--- start of Page text ---

The Bootstrap algorithm utilizes the basic radiative transfer equation and a mixing formulation that makes use of reference brightness temperatures (for ice and open ocean) based on results from cluster analysis of sea ice emissivity data (Comiso, 1983; Comiso, 1986). Only two channels are needed to estimate ice concentration but this algorithm uses two sets of channels to minimize errors associated with spatial variations in emissivity and ice temperature (Comiso, 1995). One set is the 19 and 37 GHz channels at vertical polarization, used in the Antarctic and in the seasonal regions of the Arctic, while the other set is the 37 GHz channels at both polarizations, used in the perennial ice region of the Arctic. The assumptions in the algorithm have been confirmed using aircraft overflight data in the Arctic and data from several cruises in the Antarctic (Grenfell et al., 1994).
A comparison of ice concentration maps from NASA Team and Bootstrap algorithms show good agreement in ice edge location but substantial disagreement in the inner regions of the Antarctic and in seasonal regions of the Arctic (Comiso et al., 1996).
For example, in large areas of the ice pack in the Weddell, Ross, and Amundsen Seas, the ice concentrations from the NASA Team Algorithm are lower by as much as 30 percent than those derived from the Bootstrap Algorithm. Preliminary results show that ice concentrations derived from Landsat and OLS data are very high in these areas and are generally in good agreement with the Bootstrap results. In the coastal areas around the continent, the NASA Team values are often higher than the Bootstrap values, partly due to the presence of ice bergs and partly due to coastal polynyas, where new and young ice are dominant and the temperature of the emitting part of the ice can be extremely low. NSIDC will attempt to update users regarding further validation and intercomparisons of the various sea ice products. The Bootstrap sea ice data are available on the NSIDC ftp site and detailed data set documentation may be accessed from the NSIDC online catalog. See Bootstrap Sea Ice Concentrations from Nimbus-7 SMMR and DMSP SSM/I.

--- end of Page text ---

* Work to do
A – Answer from the Bootstrap algorithm text above:
(i) Which channels does the Bootstrap algorithm use in the perennial ice region of the Arctic?
(ii) In large areas of the Weddell, Ross, and Amundsen Seas, by how much can NASA Team ice concentrations fall below Bootstrap values?
(iii) In what feature do ice concentration maps from the two algorithms show good agreement?
B – Write out word for word the portion of the Bootstrap algorithm text above starting with "The Bootstrap algorithm utilizes" and going on through "et al., 1994).".

--- start of Source excerpt ---

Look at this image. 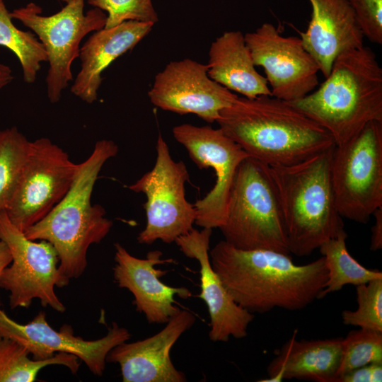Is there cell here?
<instances>
[{"instance_id":"obj_1","label":"cell","mask_w":382,"mask_h":382,"mask_svg":"<svg viewBox=\"0 0 382 382\" xmlns=\"http://www.w3.org/2000/svg\"><path fill=\"white\" fill-rule=\"evenodd\" d=\"M209 258L234 301L252 313L304 308L319 299L328 280L323 256L299 265L289 254L241 250L224 240L210 250Z\"/></svg>"},{"instance_id":"obj_2","label":"cell","mask_w":382,"mask_h":382,"mask_svg":"<svg viewBox=\"0 0 382 382\" xmlns=\"http://www.w3.org/2000/svg\"><path fill=\"white\" fill-rule=\"evenodd\" d=\"M216 122L250 157L269 166L296 163L335 146L325 129L272 96H238Z\"/></svg>"},{"instance_id":"obj_3","label":"cell","mask_w":382,"mask_h":382,"mask_svg":"<svg viewBox=\"0 0 382 382\" xmlns=\"http://www.w3.org/2000/svg\"><path fill=\"white\" fill-rule=\"evenodd\" d=\"M117 153L118 146L113 141H98L88 158L79 163L75 179L65 196L24 232L28 238L48 241L56 249L61 288L83 274L89 247L99 243L112 226L104 208L92 204L91 199L102 167Z\"/></svg>"},{"instance_id":"obj_4","label":"cell","mask_w":382,"mask_h":382,"mask_svg":"<svg viewBox=\"0 0 382 382\" xmlns=\"http://www.w3.org/2000/svg\"><path fill=\"white\" fill-rule=\"evenodd\" d=\"M340 145L372 121H382V68L367 46L345 51L335 59L318 89L289 102Z\"/></svg>"},{"instance_id":"obj_5","label":"cell","mask_w":382,"mask_h":382,"mask_svg":"<svg viewBox=\"0 0 382 382\" xmlns=\"http://www.w3.org/2000/svg\"><path fill=\"white\" fill-rule=\"evenodd\" d=\"M334 147L296 163L270 166L289 253L296 256L309 255L345 230L331 180Z\"/></svg>"},{"instance_id":"obj_6","label":"cell","mask_w":382,"mask_h":382,"mask_svg":"<svg viewBox=\"0 0 382 382\" xmlns=\"http://www.w3.org/2000/svg\"><path fill=\"white\" fill-rule=\"evenodd\" d=\"M220 228L224 241L241 250L289 254L283 214L270 166L247 157L239 164Z\"/></svg>"},{"instance_id":"obj_7","label":"cell","mask_w":382,"mask_h":382,"mask_svg":"<svg viewBox=\"0 0 382 382\" xmlns=\"http://www.w3.org/2000/svg\"><path fill=\"white\" fill-rule=\"evenodd\" d=\"M331 180L342 218L366 224L382 207V121L370 122L335 146Z\"/></svg>"},{"instance_id":"obj_8","label":"cell","mask_w":382,"mask_h":382,"mask_svg":"<svg viewBox=\"0 0 382 382\" xmlns=\"http://www.w3.org/2000/svg\"><path fill=\"white\" fill-rule=\"evenodd\" d=\"M85 0H71L59 12L48 16L33 2L10 13L38 36L49 62L46 76L47 93L52 103L58 102L62 91L73 80L71 64L79 57L82 39L105 26L107 14L98 8L84 13Z\"/></svg>"},{"instance_id":"obj_9","label":"cell","mask_w":382,"mask_h":382,"mask_svg":"<svg viewBox=\"0 0 382 382\" xmlns=\"http://www.w3.org/2000/svg\"><path fill=\"white\" fill-rule=\"evenodd\" d=\"M156 158L154 168L128 188L142 192L146 224L139 233L141 244L150 245L160 240L172 243L193 228L196 210L185 197V184L189 173L183 161H175L163 137L157 138Z\"/></svg>"},{"instance_id":"obj_10","label":"cell","mask_w":382,"mask_h":382,"mask_svg":"<svg viewBox=\"0 0 382 382\" xmlns=\"http://www.w3.org/2000/svg\"><path fill=\"white\" fill-rule=\"evenodd\" d=\"M0 240L12 257L0 275V288L10 294L11 309L28 308L37 299L42 306L64 313L66 307L54 291L55 286L60 287L59 257L54 247L44 240L28 238L4 210L0 212Z\"/></svg>"},{"instance_id":"obj_11","label":"cell","mask_w":382,"mask_h":382,"mask_svg":"<svg viewBox=\"0 0 382 382\" xmlns=\"http://www.w3.org/2000/svg\"><path fill=\"white\" fill-rule=\"evenodd\" d=\"M78 169L79 164L48 138L31 141L28 157L4 210L9 220L25 232L65 196Z\"/></svg>"},{"instance_id":"obj_12","label":"cell","mask_w":382,"mask_h":382,"mask_svg":"<svg viewBox=\"0 0 382 382\" xmlns=\"http://www.w3.org/2000/svg\"><path fill=\"white\" fill-rule=\"evenodd\" d=\"M178 142L187 151L199 169L212 167L216 183L212 189L193 204L195 224L202 228H219L224 222L229 191L241 163L250 156L219 127L182 124L173 128Z\"/></svg>"},{"instance_id":"obj_13","label":"cell","mask_w":382,"mask_h":382,"mask_svg":"<svg viewBox=\"0 0 382 382\" xmlns=\"http://www.w3.org/2000/svg\"><path fill=\"white\" fill-rule=\"evenodd\" d=\"M244 35L255 66L264 70L272 96L291 102L317 87L319 67L300 37L284 36L270 23Z\"/></svg>"},{"instance_id":"obj_14","label":"cell","mask_w":382,"mask_h":382,"mask_svg":"<svg viewBox=\"0 0 382 382\" xmlns=\"http://www.w3.org/2000/svg\"><path fill=\"white\" fill-rule=\"evenodd\" d=\"M0 337L23 345L33 359H47L59 352L74 354L92 374L100 376L105 368L108 354L117 345L129 340L131 334L114 322L104 337L86 340L76 336L70 325L64 324L59 330H54L47 323L43 311H40L28 323L21 324L0 308Z\"/></svg>"},{"instance_id":"obj_15","label":"cell","mask_w":382,"mask_h":382,"mask_svg":"<svg viewBox=\"0 0 382 382\" xmlns=\"http://www.w3.org/2000/svg\"><path fill=\"white\" fill-rule=\"evenodd\" d=\"M148 96L163 110L195 114L212 123L238 96L212 80L207 64L186 58L169 62L158 72Z\"/></svg>"},{"instance_id":"obj_16","label":"cell","mask_w":382,"mask_h":382,"mask_svg":"<svg viewBox=\"0 0 382 382\" xmlns=\"http://www.w3.org/2000/svg\"><path fill=\"white\" fill-rule=\"evenodd\" d=\"M115 248L113 275L117 286L132 294L137 311L143 313L149 323H166L180 310L175 305V296L184 299L192 296L186 287L170 286L160 280L168 271L155 266L175 260L162 259V253L157 250L149 251L142 259L132 255L118 243Z\"/></svg>"},{"instance_id":"obj_17","label":"cell","mask_w":382,"mask_h":382,"mask_svg":"<svg viewBox=\"0 0 382 382\" xmlns=\"http://www.w3.org/2000/svg\"><path fill=\"white\" fill-rule=\"evenodd\" d=\"M195 315L180 310L156 334L112 348L106 362L118 364L124 382H185V374L170 359V349L195 323Z\"/></svg>"},{"instance_id":"obj_18","label":"cell","mask_w":382,"mask_h":382,"mask_svg":"<svg viewBox=\"0 0 382 382\" xmlns=\"http://www.w3.org/2000/svg\"><path fill=\"white\" fill-rule=\"evenodd\" d=\"M212 233V228H192L178 237L175 243L186 257L197 260L199 264L201 291L198 296L208 308L209 339L213 342H227L230 337L241 339L247 336L255 316L234 301L212 268L209 258Z\"/></svg>"},{"instance_id":"obj_19","label":"cell","mask_w":382,"mask_h":382,"mask_svg":"<svg viewBox=\"0 0 382 382\" xmlns=\"http://www.w3.org/2000/svg\"><path fill=\"white\" fill-rule=\"evenodd\" d=\"M311 19L299 32L305 49L325 78L341 53L364 46V36L348 0H308Z\"/></svg>"},{"instance_id":"obj_20","label":"cell","mask_w":382,"mask_h":382,"mask_svg":"<svg viewBox=\"0 0 382 382\" xmlns=\"http://www.w3.org/2000/svg\"><path fill=\"white\" fill-rule=\"evenodd\" d=\"M153 26L151 23L127 21L95 31L80 48L81 69L71 87V93L87 103L96 101L102 72L134 48Z\"/></svg>"},{"instance_id":"obj_21","label":"cell","mask_w":382,"mask_h":382,"mask_svg":"<svg viewBox=\"0 0 382 382\" xmlns=\"http://www.w3.org/2000/svg\"><path fill=\"white\" fill-rule=\"evenodd\" d=\"M295 330L269 364L267 378L260 382H281L298 379L335 382L342 359V338L301 340Z\"/></svg>"},{"instance_id":"obj_22","label":"cell","mask_w":382,"mask_h":382,"mask_svg":"<svg viewBox=\"0 0 382 382\" xmlns=\"http://www.w3.org/2000/svg\"><path fill=\"white\" fill-rule=\"evenodd\" d=\"M207 65L209 76L231 91L248 98L272 96L240 30L226 31L212 43Z\"/></svg>"},{"instance_id":"obj_23","label":"cell","mask_w":382,"mask_h":382,"mask_svg":"<svg viewBox=\"0 0 382 382\" xmlns=\"http://www.w3.org/2000/svg\"><path fill=\"white\" fill-rule=\"evenodd\" d=\"M347 238V234L344 230L336 237L324 242L318 248L324 257L328 270V280L318 299L340 291L345 285L356 286L382 279L381 271L366 268L349 254L346 244Z\"/></svg>"},{"instance_id":"obj_24","label":"cell","mask_w":382,"mask_h":382,"mask_svg":"<svg viewBox=\"0 0 382 382\" xmlns=\"http://www.w3.org/2000/svg\"><path fill=\"white\" fill-rule=\"evenodd\" d=\"M28 349L10 338L0 337V382H33L40 371L50 365H62L73 374L77 373L79 358L59 352L47 359L30 358Z\"/></svg>"},{"instance_id":"obj_25","label":"cell","mask_w":382,"mask_h":382,"mask_svg":"<svg viewBox=\"0 0 382 382\" xmlns=\"http://www.w3.org/2000/svg\"><path fill=\"white\" fill-rule=\"evenodd\" d=\"M12 19L4 0H0V45L16 55L22 66L24 81L33 83L41 63L47 62V52L42 43L33 33L19 30Z\"/></svg>"},{"instance_id":"obj_26","label":"cell","mask_w":382,"mask_h":382,"mask_svg":"<svg viewBox=\"0 0 382 382\" xmlns=\"http://www.w3.org/2000/svg\"><path fill=\"white\" fill-rule=\"evenodd\" d=\"M30 144L16 127L0 129V212L6 209L13 196Z\"/></svg>"},{"instance_id":"obj_27","label":"cell","mask_w":382,"mask_h":382,"mask_svg":"<svg viewBox=\"0 0 382 382\" xmlns=\"http://www.w3.org/2000/svg\"><path fill=\"white\" fill-rule=\"evenodd\" d=\"M375 363H382L381 332L360 328L349 332L342 339L337 377L352 369Z\"/></svg>"},{"instance_id":"obj_28","label":"cell","mask_w":382,"mask_h":382,"mask_svg":"<svg viewBox=\"0 0 382 382\" xmlns=\"http://www.w3.org/2000/svg\"><path fill=\"white\" fill-rule=\"evenodd\" d=\"M356 294L358 307L343 311V323L382 332V279L356 286Z\"/></svg>"},{"instance_id":"obj_29","label":"cell","mask_w":382,"mask_h":382,"mask_svg":"<svg viewBox=\"0 0 382 382\" xmlns=\"http://www.w3.org/2000/svg\"><path fill=\"white\" fill-rule=\"evenodd\" d=\"M94 8L105 11V28H112L124 21L158 22V17L151 0H87Z\"/></svg>"},{"instance_id":"obj_30","label":"cell","mask_w":382,"mask_h":382,"mask_svg":"<svg viewBox=\"0 0 382 382\" xmlns=\"http://www.w3.org/2000/svg\"><path fill=\"white\" fill-rule=\"evenodd\" d=\"M364 36L382 44V0H348Z\"/></svg>"},{"instance_id":"obj_31","label":"cell","mask_w":382,"mask_h":382,"mask_svg":"<svg viewBox=\"0 0 382 382\" xmlns=\"http://www.w3.org/2000/svg\"><path fill=\"white\" fill-rule=\"evenodd\" d=\"M382 363L365 365L337 377L335 382H381Z\"/></svg>"},{"instance_id":"obj_32","label":"cell","mask_w":382,"mask_h":382,"mask_svg":"<svg viewBox=\"0 0 382 382\" xmlns=\"http://www.w3.org/2000/svg\"><path fill=\"white\" fill-rule=\"evenodd\" d=\"M373 216L375 224L371 228L370 250L376 251L382 248V207L377 209Z\"/></svg>"},{"instance_id":"obj_33","label":"cell","mask_w":382,"mask_h":382,"mask_svg":"<svg viewBox=\"0 0 382 382\" xmlns=\"http://www.w3.org/2000/svg\"><path fill=\"white\" fill-rule=\"evenodd\" d=\"M11 261L12 257L8 246L3 241L0 240V275Z\"/></svg>"},{"instance_id":"obj_34","label":"cell","mask_w":382,"mask_h":382,"mask_svg":"<svg viewBox=\"0 0 382 382\" xmlns=\"http://www.w3.org/2000/svg\"><path fill=\"white\" fill-rule=\"evenodd\" d=\"M13 79L11 68L5 64H0V90Z\"/></svg>"},{"instance_id":"obj_35","label":"cell","mask_w":382,"mask_h":382,"mask_svg":"<svg viewBox=\"0 0 382 382\" xmlns=\"http://www.w3.org/2000/svg\"><path fill=\"white\" fill-rule=\"evenodd\" d=\"M65 2L66 4L70 1L71 0H59Z\"/></svg>"}]
</instances>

--- end of Source excerpt ---

* Answers given
A –
(i) The 37 GHz channels at both polarizations.
(ii) By as much as 30 percent.
(iii) Ice edge location.

B –
The Bootstrap algorithm utilizes the basic radiative transfer equation and a mixing formulation that makes use of reference brightness temperatures (for ice and open ocean) based on results from cluster analysis of sea ice emissivity data (Comiso, 1983; Comiso, 1986). Only two channels are needed to estimate ice concentration but this algorithm uses two sets of channels to minimize errors associated with spatial variations in emissivity and ice temperature (Comiso, 1995). One set is the 19 and 37 GHz channels at vertical polarization, used in the Antarctic and in the seasonal regions of the Arctic, while the other set is the 37 GHz channels at both polarizations, used in the perennial ice region of the Arctic. The assumptions in the algorithm have been confirmed using aircraft overflight data in the Arctic and data from several cruises in the Antarctic (Grenfell et al., 1994).